Erasure and Demonization Antisemitism and Anti-Zionism in Contemporary Social Movements

Topic:

Antisemitism & Antizionism, Israel & Regional Politics, Israel Literacy

Principal Investigators:

Sylvia Barack Fishman

Study Date: 

2021

Source:

Institute for the Study of Global Antisemitism Policy

Key Findings:

This report analyses in depth the different manifestations of Antisemitism and Anti-Zionism within contemporary social movements in the United States. It discusses these manifestations in the context of perceptions of Jews both historically, and within present times (given the gradual transformation of both status and image of Jews in America particularly, despite a range of difficult challenges). The report unpacks data from a well-rounded group of settings to give a comprehensive picture of the ways that Antisemitism and Anti-Zionism manifest, the specific methods used, and how they may interact between settings to inspire mutations of each manifestation of anti-Jewishness.

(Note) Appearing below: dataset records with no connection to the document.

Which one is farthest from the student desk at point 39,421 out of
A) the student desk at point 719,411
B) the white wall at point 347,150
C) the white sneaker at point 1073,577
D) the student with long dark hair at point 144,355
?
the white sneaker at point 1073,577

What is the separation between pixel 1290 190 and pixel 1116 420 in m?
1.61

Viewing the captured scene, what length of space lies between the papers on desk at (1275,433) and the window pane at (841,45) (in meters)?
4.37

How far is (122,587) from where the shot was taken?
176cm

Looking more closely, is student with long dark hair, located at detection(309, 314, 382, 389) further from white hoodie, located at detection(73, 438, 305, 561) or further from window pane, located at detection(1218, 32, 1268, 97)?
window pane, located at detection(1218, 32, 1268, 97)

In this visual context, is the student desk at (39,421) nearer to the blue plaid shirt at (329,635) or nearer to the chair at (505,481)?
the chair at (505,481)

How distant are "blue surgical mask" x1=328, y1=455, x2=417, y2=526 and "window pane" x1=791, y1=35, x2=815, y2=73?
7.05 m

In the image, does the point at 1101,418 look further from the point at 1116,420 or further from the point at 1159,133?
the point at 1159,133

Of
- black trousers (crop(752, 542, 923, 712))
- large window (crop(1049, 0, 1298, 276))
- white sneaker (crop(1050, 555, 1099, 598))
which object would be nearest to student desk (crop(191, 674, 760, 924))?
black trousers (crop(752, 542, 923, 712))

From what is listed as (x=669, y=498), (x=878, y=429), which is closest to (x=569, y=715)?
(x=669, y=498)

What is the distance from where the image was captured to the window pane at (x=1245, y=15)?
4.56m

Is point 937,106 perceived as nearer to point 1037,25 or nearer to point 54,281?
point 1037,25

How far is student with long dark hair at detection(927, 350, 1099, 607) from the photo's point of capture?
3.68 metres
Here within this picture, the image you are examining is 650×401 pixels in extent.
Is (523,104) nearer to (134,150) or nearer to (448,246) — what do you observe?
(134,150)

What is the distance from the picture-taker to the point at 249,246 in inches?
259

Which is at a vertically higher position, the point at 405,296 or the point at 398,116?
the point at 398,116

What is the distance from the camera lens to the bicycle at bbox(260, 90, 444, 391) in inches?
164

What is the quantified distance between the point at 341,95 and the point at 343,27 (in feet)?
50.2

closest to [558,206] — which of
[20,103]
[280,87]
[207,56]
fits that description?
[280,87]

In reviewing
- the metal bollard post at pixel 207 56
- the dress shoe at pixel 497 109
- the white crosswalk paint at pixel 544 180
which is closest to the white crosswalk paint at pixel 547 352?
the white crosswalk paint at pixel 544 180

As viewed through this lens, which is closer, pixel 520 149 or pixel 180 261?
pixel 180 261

Five main areas are discussed:


-Anti-Zionism as a form of Antisemitism, especially: the delegitimization of Israel; describing Israel and the Jews as “colonialist oppressors;” and the Boycott, Divestment, and Sanctions movement. Arnold’s interviews reveal specific ahistorical techniques that her respondents used to single Israel out (e.g., discussing Israel’s establishment as artificial and violent, in contrast to other countries’ peaceful and “organic” methods of creation).

 

-The complicated American Jewish relationship with the Civil Rights Movement, and with contemporary Leftist social justice movements (Intersectionality, Black Lives Matter / The Movement for Black Lives), despite disproportionate Jewish involvement in efforts on behalf of oppressed peoples. Arnold’s interviews reveal that Antisemitism in America is not perceived as a relevant issue in the same category as “racism,” “sexism,” and “capitalism,” despite Jewishness being a both a racialized and a marginalized religious identity.

 

-Campus Anti-Zionism, especially: Students for Justice in Palestine (SJP); Israeli Apartheid Week; rhetoric of Israel as a ‘colonialist,’ ‘fascist,’ ‘ethnic cleansing machine,’ the moral equivalent of defending apartheid in South Africa’ on campus; and associated impacts on younger Americans, both Jewish and non-Jewish.

 

-Protocols of the Elders of Zion, and its horseshoe effect of uniting Antisemites on the Left and the Right

 

-Expansion and elevation of Jewish critics (J Street, IfNotNow, and Jewish Voice for Peace). Here, both the rise and the impact of internalization and promulgation of vicious anti-Israel defamation by Jews are reviewed, e.g., the infamous and inaccurate JVP claim that Israel trains America for and participates in police crimes against Black Americans, and the severe effects of this claim on levels of Left Antisemitism / general non-Jewish perceptions of Jews.

Methodology:

ISGAP exclusively references external interviews and studies to derive data for this paper, most notably:

 

-An evaluation of participants who are present for the entirety of their Birthright Israel trip. Saxe et al., Israel, Politics, and Birthright Israel: Findings from the Summer 2017 Cohort (report, Cohen Center for Modern Jewish Studies, Brandeis University,  August 2019).

 

-A study of campus antisemitism and anti-Israel activity evaluating how aggressively anti-Israel organizations are on different college campuses. Saxe et al., Hotspots of Anti-Semitism and Anti-Israel Sentiment on US Campuses (report, Cohen Center for Modern Jewish Studies, Brandeis University, October 2016).

 

-A series of interviews with young people active in anti-Israel organizations. Sina Arnold, “From Occupation to Occupy: Antisemitism and the Contemporary Left in the United States,” in Alvin H. Rosenfeld (Bloomington: Indiana University Press, 2015), 375-404.

 

-An interview of participants in Intersectionality activism organizations. Karin Stogner, “New Challenges in Feminism: Intersectionality, Critical Theory, and Anti-Zionism,” in Anti-Zionism and Antisemitism: The Dynamics of Delegitimization, ed. Alvin H. Rosenfeld (Bloomington: Indiana University Press, 2019), 84-112.